Requirement 1: Reproduce everything from "But what happens" down to "market capitalisation instead." in the passage on aged care goodwill write-downs below.
Requirement 2: According to the passage on aged care goodwill write-downs below, which two providers have chosen to write down the value of their purchased goodwill?

Start of Text provided

Grant (pictured) tells us that the For Profits ‘purchase’ their goodwill when they acquire another home. For example, if they buy a home for $10 million and the land and buildings are valued at $8 million, they accrue $2 million in goodwill – some in the value of the bed licenses and the other part in the value of the good will.

Both are intangible assets – so they do not affect the value of the company.

But what happens when those homes are no longer supporting sufficient returns to support the value of their goodwill?

Grant says Estia and Japara have clearly taken the view that the purchased goodwill on their balance sheets isn’t worth what it has stated, given the current financial performance of the sector due to COVID so they have elected to write down its value.

This then goes through as an expense, reducing the value of its assets.

Grant says that those watching the performance of listed providers should look closer at their market capitalisation instead.

Under normal circumstances, the market capitalisation should be higher than the net assets.

Take Japara as an example – its market capitalisation is currently $130.95 million.

This is based on the current share price (0.0495 as of Monday 20 July) multiplied by the number of shares – 267.25 million.

But the operator had net assets of $527.949 million as of 31 December 2019.

That’s around a $397 million difference – which suggests the market is vastly undervaluing Japara.

It would seem then, based on this analysis, that Japara in particular would represent a ‘good buy’ – with the market valuing it well below the real value of its assets and business.

But with the current financial pressures on the sector – and the Royal Commission now not due to report until 26 February 2021, over seven months away – will we see any action in this space?

End of Text provided
Start of Record set

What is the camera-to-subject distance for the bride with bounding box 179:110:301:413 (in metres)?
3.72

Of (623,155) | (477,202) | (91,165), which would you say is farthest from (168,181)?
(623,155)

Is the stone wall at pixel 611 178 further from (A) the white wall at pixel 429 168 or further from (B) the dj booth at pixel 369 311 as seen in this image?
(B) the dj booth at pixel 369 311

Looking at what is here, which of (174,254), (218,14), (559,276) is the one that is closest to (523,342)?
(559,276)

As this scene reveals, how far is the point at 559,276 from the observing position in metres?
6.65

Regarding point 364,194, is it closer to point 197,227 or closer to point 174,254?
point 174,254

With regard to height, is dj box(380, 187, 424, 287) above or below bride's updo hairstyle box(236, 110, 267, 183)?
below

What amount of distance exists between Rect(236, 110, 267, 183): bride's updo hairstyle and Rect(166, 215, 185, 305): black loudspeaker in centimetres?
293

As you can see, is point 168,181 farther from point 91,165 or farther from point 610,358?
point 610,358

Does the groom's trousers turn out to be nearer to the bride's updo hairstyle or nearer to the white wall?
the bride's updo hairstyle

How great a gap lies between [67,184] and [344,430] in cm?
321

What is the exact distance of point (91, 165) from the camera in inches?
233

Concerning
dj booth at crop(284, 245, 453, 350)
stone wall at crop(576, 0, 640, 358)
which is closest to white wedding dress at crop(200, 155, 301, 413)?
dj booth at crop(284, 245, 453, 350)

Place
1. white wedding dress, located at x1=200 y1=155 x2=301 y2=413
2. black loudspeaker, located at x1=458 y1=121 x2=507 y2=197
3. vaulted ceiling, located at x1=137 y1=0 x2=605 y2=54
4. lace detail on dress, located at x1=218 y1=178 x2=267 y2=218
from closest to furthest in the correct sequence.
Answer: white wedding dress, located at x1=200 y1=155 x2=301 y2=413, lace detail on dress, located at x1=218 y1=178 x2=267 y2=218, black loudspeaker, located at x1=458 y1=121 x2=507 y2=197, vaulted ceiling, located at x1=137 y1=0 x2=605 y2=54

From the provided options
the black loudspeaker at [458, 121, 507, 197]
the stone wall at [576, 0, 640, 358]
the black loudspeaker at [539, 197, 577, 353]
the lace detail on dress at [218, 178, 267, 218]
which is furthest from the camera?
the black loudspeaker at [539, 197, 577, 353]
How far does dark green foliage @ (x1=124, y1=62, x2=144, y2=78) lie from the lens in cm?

End of Record set

Response area 1:
But what happens when those homes are no longer supporting sufficient returns to support the value of their goodwill?

Grant says Estia and Japara have clearly taken the view that the purchased goodwill on their balance sheets isn’t worth what it has stated, given the current financial performance of the sector due to COVID so they have elected to write down its value.

This then goes through as an expense, reducing the value of its assets.

Grant says that those watching the performance of listed providers should look closer at their market capitalisation instead.

Response area 2: Estia and Japara.